Onde di 1,5 m con vento teso offshore, come previsto, per lo più sinistre, non impegnative, ma molto divertenti. Lo spot è un beach-break che dà il meglio con l’alta marea.
Finita la divertente session, passiamo a visitare Quiberon, per poi lasciare la Bretagna e proseguire poco più a sud nella regione La Vendee. Arriviamo la sera nel paesino di Sauzaie, con omonimo famoso Spot, dove ci fermiamo per la notte.

DAY 15
Di mattina presto andiamo a controllare l’oceano per vedere se sono veritiere le 3 stelle previste.

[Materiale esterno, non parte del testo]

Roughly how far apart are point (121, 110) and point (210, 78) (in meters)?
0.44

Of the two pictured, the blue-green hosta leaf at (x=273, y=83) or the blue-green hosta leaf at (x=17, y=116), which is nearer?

Appena arriviamo noto la grande quantità di persone in acqua, un point vreak, quindi trenta persone in 10 m2. Onde molto pulite di circa 1,5 m con vento off shore, ma nonostante ciò decido di raggiungere uno spot con meno affollamento nelle zone limitrofe.
Infatti dopo pochi minuti, abbiamo trovato due onde con sole 6 persone in lineup, deciso quindi di fermarmi qui. Anche qui onde poco più di un metro pulite accompagnate da uno splendido sole.
Lo spot è un point break con onde veloci e un po’ più difficili, ma perfette e quindi molto divertenti. Dopo aver surfato le ultime due ore della vacanza, andiamo a far visita a Ile de Re.
L’isola, raggiungibile attraverso un lungo ponte, è molto piccola con 7 comuni ed è situata nelle vicinanze della Rochelle.
Alle 19 circa partiamo con destinazione Genova.
Dopo alcune ore di viaggio ci fermiamo in un autogrill attrezzato al camping, per trascorrere la notte vicino a Montpellier.

DAY 16  (22 ottobre 2016)
Dopo aver fatto colazione ci dirigiamo verso Genova dove arriviamo nel primo pomeriggio.
Vacanza molto apprezzata dal punto di vista naturalistico e surfistico. Abbiamo conosciuto spot nuovi e meno affollati dei classici oceanici della zona basca.